> [Tasks and exercises]:
1. Can you return the passage of the interview on exposing corruption that opens with the words containing "Corruption has emerged" and closes with "this beyond surveys.", copied word for word?
2. How would the interview on exposing corruption go on after its final sentence? Supply the next part.

> [Text segment]:
How exposing corruption in India is different from China

IMG_8757.JPGVivek Kaul

Does exposing corruption work all the time? “(In India) every media outlet seems to have a story about corruption. But in the context of this hyper-transparency, the moral outrage is lost. Additional information on corruption does little to move the needle. So, yes, transparency is a potent tool against corruption particularly when you’re dealing with low aggregate levels of transparency…In high aggregate levels of transparency, the next new story about corruption has to be followed up with real enforcement for it to be effective,” says Karthik Ramanna, Associate Professor of Business Administration at the Harvard Business School. Ramanna is also the faculty for the Leadership and Corporate Accountability-India (LCAI) programme being offered by Harvard Business School in India, later this month. In this interview he speaks to Firstpost about various online attempts around the world to tackle corruption. 
What impact does corruption have on economic growth in a country? Can you give us some numbers that research in economics has thrown up?
Corruption has emerged over the last five to ten years as a big issue both in the public discourse as well as among corporate managers, particularly in emerging markets. A 2012 World Economic Forum survey of corporate managers and senior leaders from China, Russia, and India identified corruption as one of the top five issues in each of these countries. However, it’s hard to directly measure , the impact of corruption because you can only observe corruption when it is surfaced in a legal context. But, of course, not all cases of corruption will be prosecuted to the extent that there are limits to legal resources and that prosecutors themselves or the judicial system itself is corrupt. So it’s hard to estimate this beyond surveys.

> [Supplied data]:

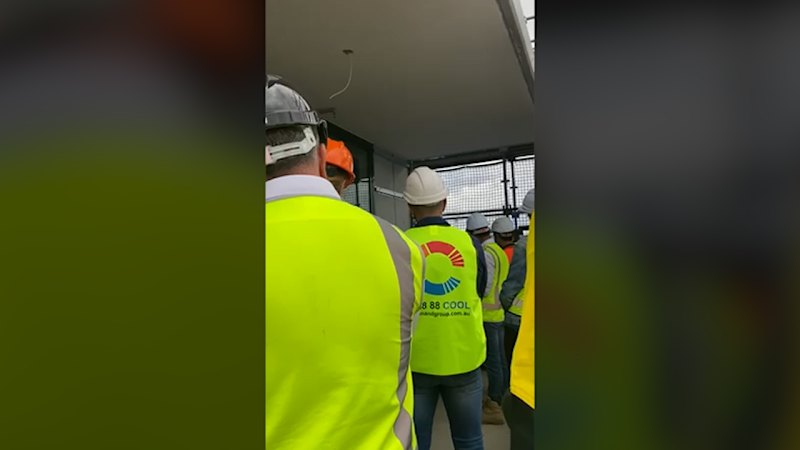 Building Commissioner David Chandler addresses workers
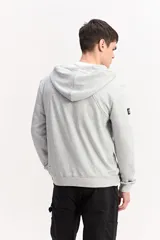 Campera de algodón gris melange con capucha, cierre frontal completo y bolsillos laterales. Cuenta con un parche rectangular negro con inscripciones en la manga y cordones ajustables para la capucha.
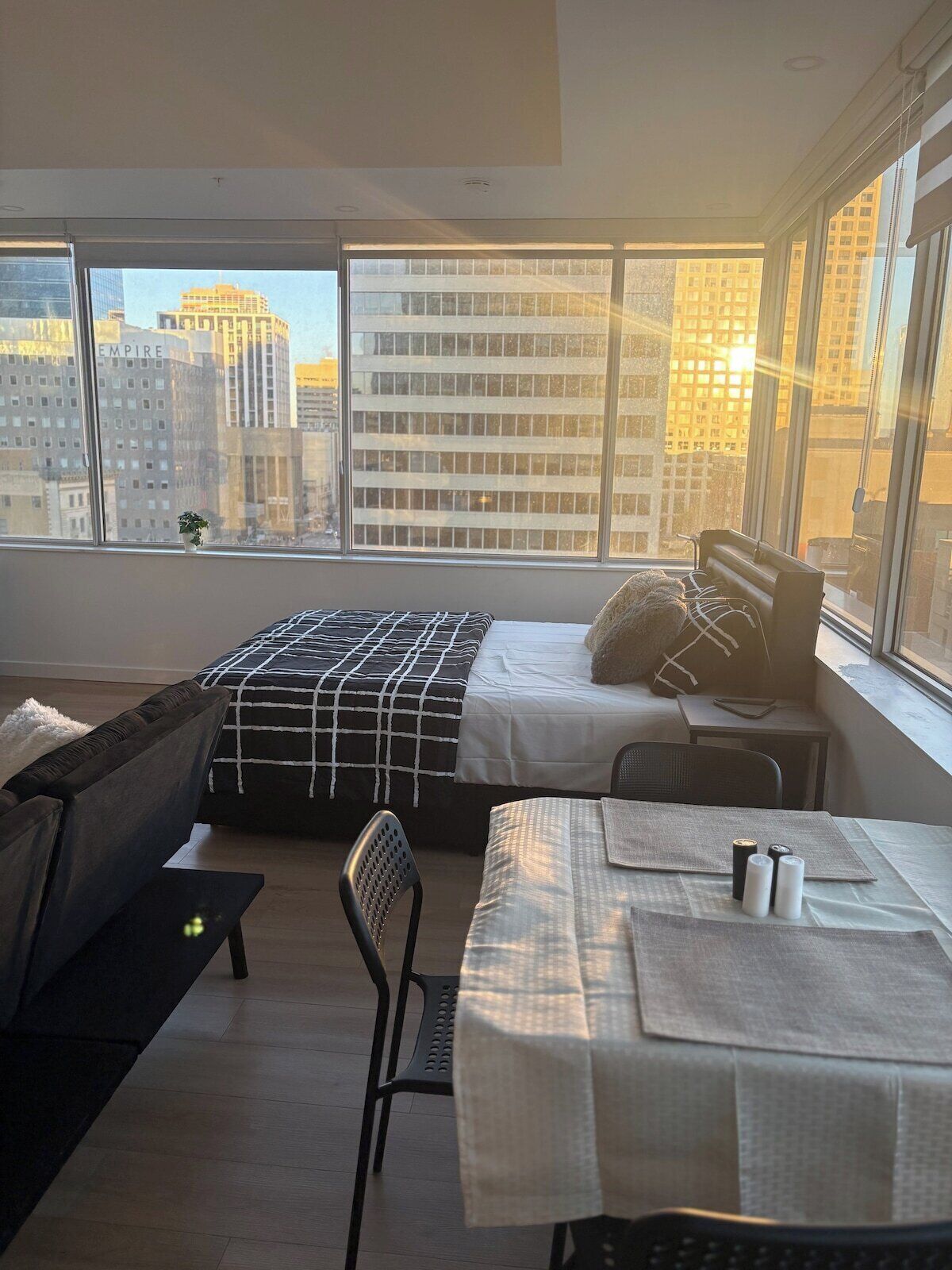 Una camera da letto moderna con un letto, una scrivania e vista sugli edifici della città.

> [Answers for the exercise]:
1.
Corruption has emerged over the last five to ten years as a big issue both in the public discourse as well as among corporate managers, particularly in emerging markets. A 2012 World Economic Forum survey of corporate managers and senior leaders from China, Russia, and India identified corruption as one of the top five issues in each of these countries. However, it’s hard to directly measure , the impact of corruption because you can only observe corruption when it is surfaced in a legal context. But, of course, not all cases of corruption will be prosecuted to the extent that there are limits to legal resources and that prosecutors themselves or the judicial system itself is corrupt. So it’s hard to estimate this beyond surveys.

2.
How much does corruption impact the amount of foreign direct investment and foreign portfolio investments coming into any country?
It is in the long-term interest of any free-market society to have an independent judiciary, an effective legal system, and strong democratic institutions that promote an accountable and trustworthy government. Corruption detracts from those long-term objectives and thus compromises the basis of a free-market system. Corruption might help a foreign investor seek short-term recourse to a problem, but, in the long-run, it destroys the foundation for capitalism and negatively impacts foreign investment. This has been shown in the context of several emerging-market nations.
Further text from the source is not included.